The adoption curve is real, even in a ten-person business

In 1962 the sociologist Everett Rogers described how a new idea spreads through a population: a tiny group tries it first, a slightly larger group follows once the risk looks manageable, then two big middle waves adopt, and a final holdout group resists until the old way is taken off the table. The same shape appears inside a ten-person Sydney firm as in a national market. Two or three of your staff will open Claude the day you hand it over. A larger group waits to see whether those early users get burned. A final group digs in and keeps doing things the way they always have.

The mistake owners make is treating the whole team as one audience. A single all-staff email that says "we use AI now" lands completely differently on each group. The innovators are already three prompts deep and mildly annoyed you took so long. The holdouts read the same sentence as a threat. Here is roughly how the groups break down:

  • Innovators (about one in twenty). They found the tool before you did and are already using a personal account. Your job is to channel them, not to introduce them.

  • Early adopters (roughly 15 percent). Pragmatic and curious. They will commit if you give them one clear, real task where the tool obviously helps.

  • Early majority (about a third). They adopt once they watch a peer, not the boss, succeed with it. Proof beats persuasion.

  • Late majority (about a third). They move when the new way becomes the normal way and staying on the old path costs them effort.

  • Laggards (the remainder). They resist until the old process is genuinely retired. Some never fully convert, and that can be fine.

The four real reasons people resist

When a rollout stalls, owners tend to blame vague "change fatigue". That label hides four specific, addressable reasons. Name the right one and the resistance usually softens.

1. Fear the tool is coming for their job

This is the quiet one nobody says out loud in the meeting. If a bookkeeper hears that Claude can draft reconciliations, the first thought is not "great, less typing", it is "how many of me does this business now need". You cannot argue someone out of this with a cheerful slide. You address it by being direct about what the tool does and does not change, and by showing the same person the parts of their role the tool makes more interesting rather than redundant.

2. Scar tissue from the last software rollout

Most Australian SMBs have lived through a CRM or accounting migration that was sold as effortless and turned into six months of double entry. Staff who carry that memory are not being difficult. They are pattern-matching, and their pattern is that new systems mean unpaid overtime. The counter is a smaller promise kept: one workflow, one week, measured honestly.

3. No visible connection to their actual work

A demo about "AI for business" means nothing to the person who spends their day chasing overdue invoices. Show that same person Claude drafting the follow-up emails they hate writing, in their own tone, and the abstraction disappears. Resistance is often just a translation problem: the value was never shown in the language of that role.

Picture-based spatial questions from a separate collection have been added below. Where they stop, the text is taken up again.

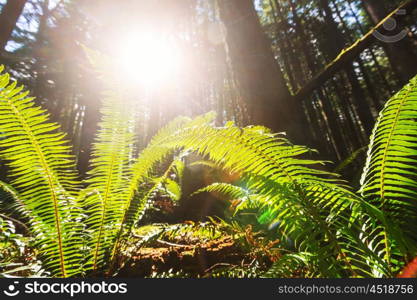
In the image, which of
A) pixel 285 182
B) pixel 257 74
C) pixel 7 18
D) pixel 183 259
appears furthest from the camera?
pixel 7 18

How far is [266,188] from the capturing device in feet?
3.66

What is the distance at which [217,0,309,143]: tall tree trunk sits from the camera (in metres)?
2.73

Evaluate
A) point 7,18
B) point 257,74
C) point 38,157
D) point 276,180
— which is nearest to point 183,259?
point 276,180

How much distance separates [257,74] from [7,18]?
14.3 ft

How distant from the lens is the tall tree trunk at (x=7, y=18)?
4.06 meters

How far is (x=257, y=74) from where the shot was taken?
2.96 metres

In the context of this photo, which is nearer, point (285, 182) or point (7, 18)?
point (285, 182)

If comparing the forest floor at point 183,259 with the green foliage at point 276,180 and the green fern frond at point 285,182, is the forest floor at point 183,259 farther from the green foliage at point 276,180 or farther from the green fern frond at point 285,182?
the green fern frond at point 285,182

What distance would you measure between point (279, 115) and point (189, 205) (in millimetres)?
3193

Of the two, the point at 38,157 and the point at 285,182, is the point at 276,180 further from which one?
the point at 38,157

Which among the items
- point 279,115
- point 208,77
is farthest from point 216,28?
point 279,115

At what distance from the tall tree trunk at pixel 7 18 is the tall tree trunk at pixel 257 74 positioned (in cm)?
363

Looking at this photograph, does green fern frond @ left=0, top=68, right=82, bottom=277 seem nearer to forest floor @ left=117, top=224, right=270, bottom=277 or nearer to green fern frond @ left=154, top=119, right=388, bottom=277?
forest floor @ left=117, top=224, right=270, bottom=277

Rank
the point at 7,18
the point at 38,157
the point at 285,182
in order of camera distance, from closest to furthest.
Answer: the point at 285,182 → the point at 38,157 → the point at 7,18
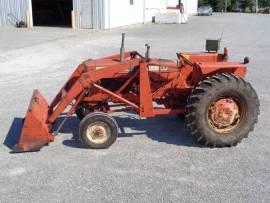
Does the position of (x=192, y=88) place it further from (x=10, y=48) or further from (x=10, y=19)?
(x=10, y=19)

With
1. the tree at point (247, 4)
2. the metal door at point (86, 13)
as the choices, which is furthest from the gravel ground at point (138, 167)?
the tree at point (247, 4)

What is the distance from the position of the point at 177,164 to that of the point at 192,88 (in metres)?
1.16

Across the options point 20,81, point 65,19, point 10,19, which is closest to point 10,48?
point 20,81

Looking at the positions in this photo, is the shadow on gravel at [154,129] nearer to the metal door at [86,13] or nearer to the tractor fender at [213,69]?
the tractor fender at [213,69]

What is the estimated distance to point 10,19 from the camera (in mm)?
Result: 25406

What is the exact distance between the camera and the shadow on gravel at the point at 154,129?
5.70m

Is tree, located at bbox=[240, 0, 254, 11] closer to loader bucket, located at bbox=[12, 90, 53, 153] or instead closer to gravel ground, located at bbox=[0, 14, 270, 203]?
gravel ground, located at bbox=[0, 14, 270, 203]

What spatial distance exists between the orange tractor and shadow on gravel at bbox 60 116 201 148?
41 centimetres

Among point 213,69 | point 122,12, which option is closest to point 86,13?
point 122,12

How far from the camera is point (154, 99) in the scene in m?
5.74

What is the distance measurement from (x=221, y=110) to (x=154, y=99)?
97 cm

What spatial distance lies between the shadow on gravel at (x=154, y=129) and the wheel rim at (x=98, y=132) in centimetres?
28

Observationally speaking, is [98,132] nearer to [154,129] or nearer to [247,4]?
[154,129]

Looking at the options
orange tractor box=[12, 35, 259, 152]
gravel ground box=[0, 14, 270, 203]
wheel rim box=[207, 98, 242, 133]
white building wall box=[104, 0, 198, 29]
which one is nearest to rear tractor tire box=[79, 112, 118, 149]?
orange tractor box=[12, 35, 259, 152]
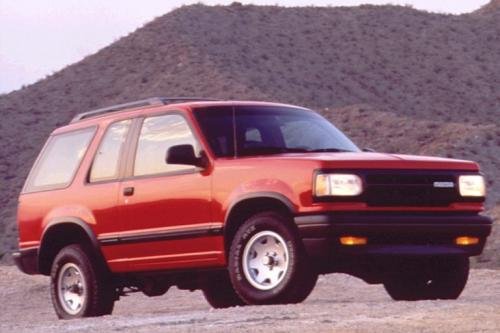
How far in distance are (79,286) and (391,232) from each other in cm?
349

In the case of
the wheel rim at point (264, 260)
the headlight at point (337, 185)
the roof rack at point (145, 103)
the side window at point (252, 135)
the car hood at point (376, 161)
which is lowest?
the wheel rim at point (264, 260)

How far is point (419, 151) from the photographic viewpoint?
46656 mm

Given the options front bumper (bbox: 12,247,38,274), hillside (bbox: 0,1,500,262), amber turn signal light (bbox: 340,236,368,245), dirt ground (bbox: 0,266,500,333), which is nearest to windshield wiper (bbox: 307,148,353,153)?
amber turn signal light (bbox: 340,236,368,245)

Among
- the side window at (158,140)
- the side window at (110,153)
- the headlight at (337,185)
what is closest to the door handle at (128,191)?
the side window at (158,140)

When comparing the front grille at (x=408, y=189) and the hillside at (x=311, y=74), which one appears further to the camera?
the hillside at (x=311, y=74)

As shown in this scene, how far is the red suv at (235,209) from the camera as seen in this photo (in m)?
11.8

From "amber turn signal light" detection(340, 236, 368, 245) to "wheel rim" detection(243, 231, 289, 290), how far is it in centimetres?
53

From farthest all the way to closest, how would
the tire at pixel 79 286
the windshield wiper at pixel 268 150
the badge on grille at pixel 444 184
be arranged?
the tire at pixel 79 286 < the windshield wiper at pixel 268 150 < the badge on grille at pixel 444 184

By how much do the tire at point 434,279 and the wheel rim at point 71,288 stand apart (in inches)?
112

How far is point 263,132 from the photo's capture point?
42.7 ft

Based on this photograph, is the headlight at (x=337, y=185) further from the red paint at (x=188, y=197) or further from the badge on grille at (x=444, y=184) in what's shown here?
the badge on grille at (x=444, y=184)

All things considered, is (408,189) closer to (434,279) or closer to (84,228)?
(434,279)

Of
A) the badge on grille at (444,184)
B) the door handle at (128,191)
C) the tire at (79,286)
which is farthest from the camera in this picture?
the tire at (79,286)

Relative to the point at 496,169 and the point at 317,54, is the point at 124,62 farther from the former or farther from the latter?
the point at 496,169
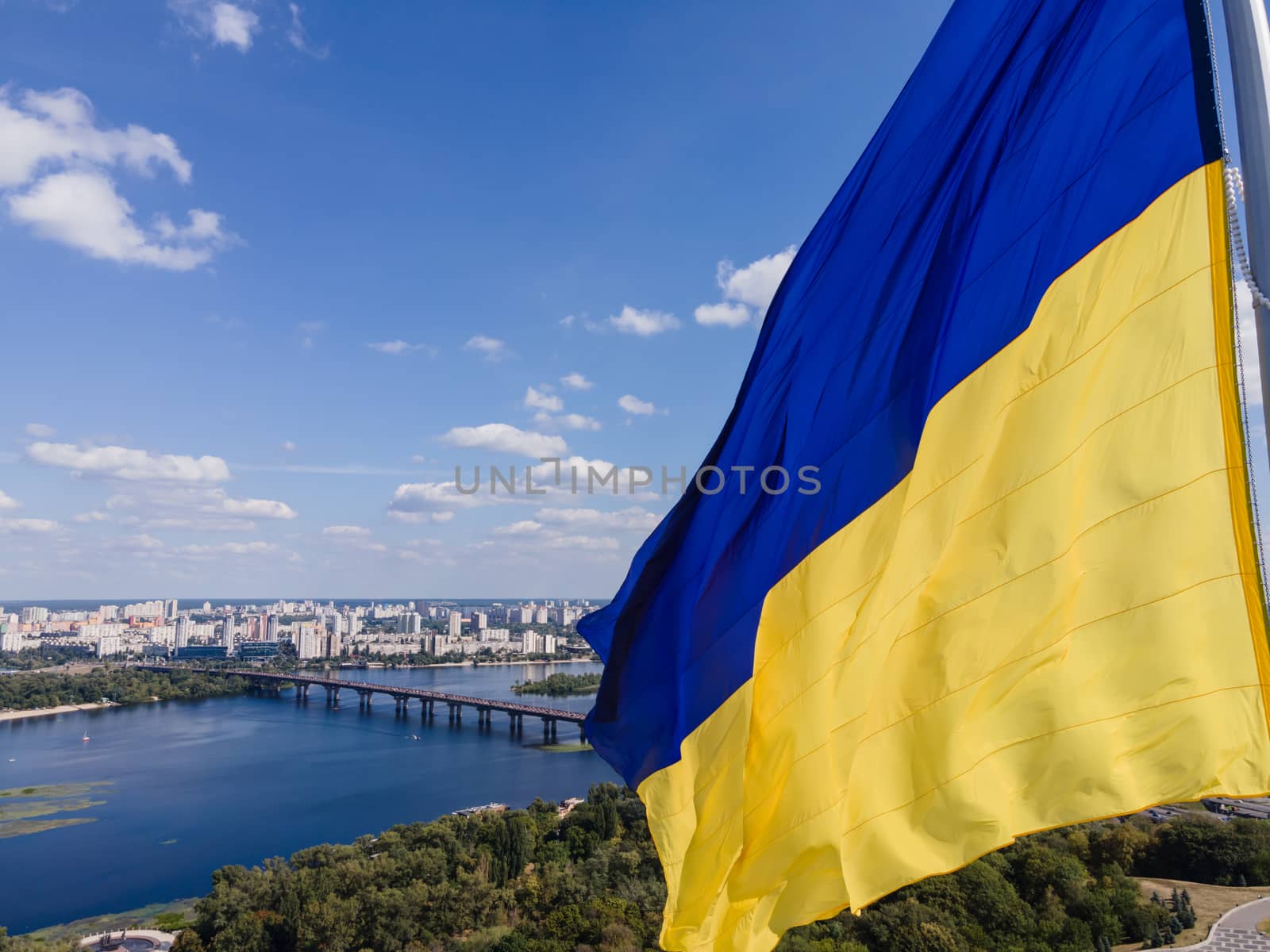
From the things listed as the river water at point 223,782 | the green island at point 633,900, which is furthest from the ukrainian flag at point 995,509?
the river water at point 223,782

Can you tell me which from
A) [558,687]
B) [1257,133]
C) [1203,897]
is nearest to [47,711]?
[558,687]

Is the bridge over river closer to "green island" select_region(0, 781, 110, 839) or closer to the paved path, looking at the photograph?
"green island" select_region(0, 781, 110, 839)

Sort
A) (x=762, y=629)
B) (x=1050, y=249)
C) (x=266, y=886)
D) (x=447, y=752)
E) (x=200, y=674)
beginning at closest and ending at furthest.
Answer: (x=1050, y=249), (x=762, y=629), (x=266, y=886), (x=447, y=752), (x=200, y=674)

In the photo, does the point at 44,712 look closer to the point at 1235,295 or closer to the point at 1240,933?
the point at 1240,933

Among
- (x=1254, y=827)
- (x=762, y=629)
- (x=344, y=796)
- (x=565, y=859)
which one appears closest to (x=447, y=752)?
(x=344, y=796)

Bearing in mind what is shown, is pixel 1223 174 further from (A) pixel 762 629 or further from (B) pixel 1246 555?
(A) pixel 762 629
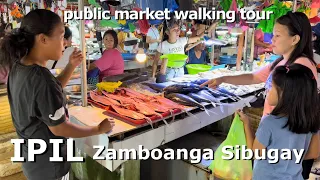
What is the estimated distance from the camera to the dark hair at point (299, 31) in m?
2.15

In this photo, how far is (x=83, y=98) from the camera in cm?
259

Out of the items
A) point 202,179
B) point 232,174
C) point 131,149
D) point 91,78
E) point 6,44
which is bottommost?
point 202,179

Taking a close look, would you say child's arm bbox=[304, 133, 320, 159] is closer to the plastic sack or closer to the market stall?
the plastic sack

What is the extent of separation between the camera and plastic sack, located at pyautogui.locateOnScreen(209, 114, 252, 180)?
2.32 m

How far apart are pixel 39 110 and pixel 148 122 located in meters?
0.89

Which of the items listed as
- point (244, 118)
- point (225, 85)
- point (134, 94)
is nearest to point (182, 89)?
point (134, 94)

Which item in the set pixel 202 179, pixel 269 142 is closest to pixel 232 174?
pixel 202 179

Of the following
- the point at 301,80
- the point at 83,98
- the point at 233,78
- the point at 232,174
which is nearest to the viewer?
the point at 301,80

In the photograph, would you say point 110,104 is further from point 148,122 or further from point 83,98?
point 148,122

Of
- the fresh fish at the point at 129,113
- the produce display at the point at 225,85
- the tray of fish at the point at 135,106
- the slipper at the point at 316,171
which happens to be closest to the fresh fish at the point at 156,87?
the tray of fish at the point at 135,106

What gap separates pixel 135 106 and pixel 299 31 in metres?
1.36

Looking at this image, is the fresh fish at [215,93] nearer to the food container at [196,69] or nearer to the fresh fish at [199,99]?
the fresh fish at [199,99]

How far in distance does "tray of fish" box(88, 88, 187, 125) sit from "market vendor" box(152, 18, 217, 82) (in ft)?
2.86

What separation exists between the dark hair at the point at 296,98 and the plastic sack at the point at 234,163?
58 cm
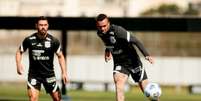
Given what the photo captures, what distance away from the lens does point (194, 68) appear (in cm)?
5541

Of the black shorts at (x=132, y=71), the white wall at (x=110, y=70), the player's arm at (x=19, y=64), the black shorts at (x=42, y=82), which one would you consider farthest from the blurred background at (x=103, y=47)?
the player's arm at (x=19, y=64)

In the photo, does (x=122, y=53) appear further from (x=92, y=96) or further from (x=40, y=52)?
(x=92, y=96)

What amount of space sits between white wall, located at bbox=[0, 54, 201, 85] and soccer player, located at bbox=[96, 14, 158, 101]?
1538 inches

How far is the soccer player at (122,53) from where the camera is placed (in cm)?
1409

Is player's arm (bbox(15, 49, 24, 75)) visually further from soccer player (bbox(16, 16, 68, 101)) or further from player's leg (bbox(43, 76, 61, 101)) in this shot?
player's leg (bbox(43, 76, 61, 101))

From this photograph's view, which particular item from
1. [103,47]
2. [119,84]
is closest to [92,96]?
[119,84]

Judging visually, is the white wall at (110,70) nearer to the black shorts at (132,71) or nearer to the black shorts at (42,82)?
the black shorts at (132,71)

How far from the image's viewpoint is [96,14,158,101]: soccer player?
46.2 feet

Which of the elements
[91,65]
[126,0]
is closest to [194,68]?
[91,65]

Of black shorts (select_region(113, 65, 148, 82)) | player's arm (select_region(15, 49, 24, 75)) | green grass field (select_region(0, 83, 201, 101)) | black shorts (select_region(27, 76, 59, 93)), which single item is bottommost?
green grass field (select_region(0, 83, 201, 101))

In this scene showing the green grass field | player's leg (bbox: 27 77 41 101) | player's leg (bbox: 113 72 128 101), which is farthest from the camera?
the green grass field

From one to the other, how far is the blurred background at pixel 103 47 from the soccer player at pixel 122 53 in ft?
33.7

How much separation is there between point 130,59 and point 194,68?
4158cm

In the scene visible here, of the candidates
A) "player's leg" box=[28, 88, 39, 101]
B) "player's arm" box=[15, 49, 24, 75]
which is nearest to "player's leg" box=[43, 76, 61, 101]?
"player's leg" box=[28, 88, 39, 101]
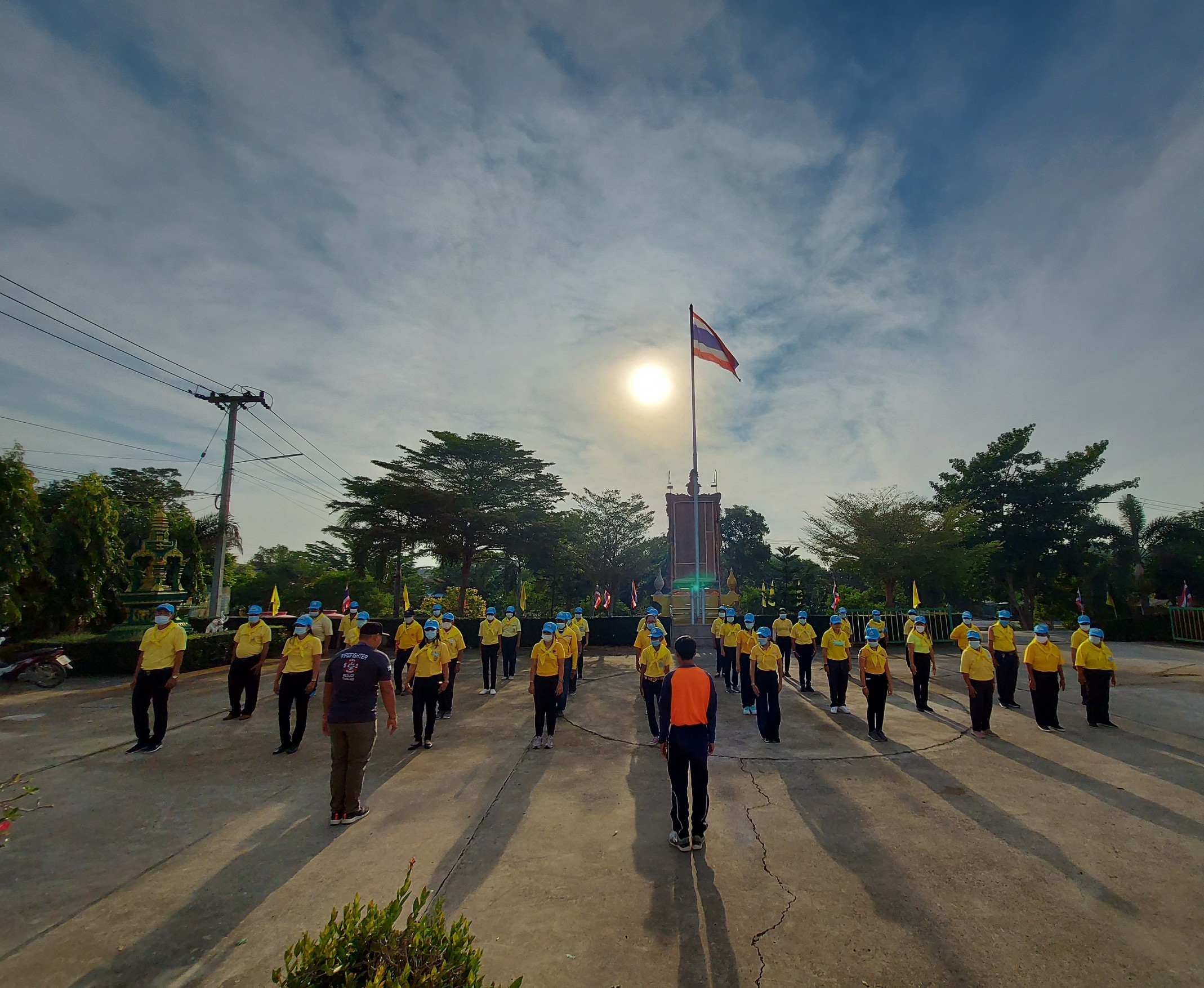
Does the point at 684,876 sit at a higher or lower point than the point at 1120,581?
lower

4. Trust and accuracy concerns

This one is legitimate and should be respected, not dismissed. A professional who signs off on advice cannot paste in an answer they have not checked, and under the Privacy Act they are right to ask where client data goes. The healthy response is to teach people to treat Claude as a fast first drafter whose work is always reviewed, and to set a clear rule about what information is allowed into the tool. Staff who raise accuracy concerns are usually your most careful workers. Win them and the middle follows.

How to move the curve

You do not move the curve by pushing on the laggards. You move it by making the early wins visible and letting each group pull the next one along. A few tactics that work in a small Australian team:

  • Start with a volunteer, not a mandate. Pick one early adopter and one painful weekly task, and make that pairing succeed publicly.

  • Show peer proof, not owner enthusiasm. A two-minute clip of a colleague finishing a report faster does more than any policy.

  • Retire the old way on purpose. The late majority only moves when the previous process stops being an option, so set a date.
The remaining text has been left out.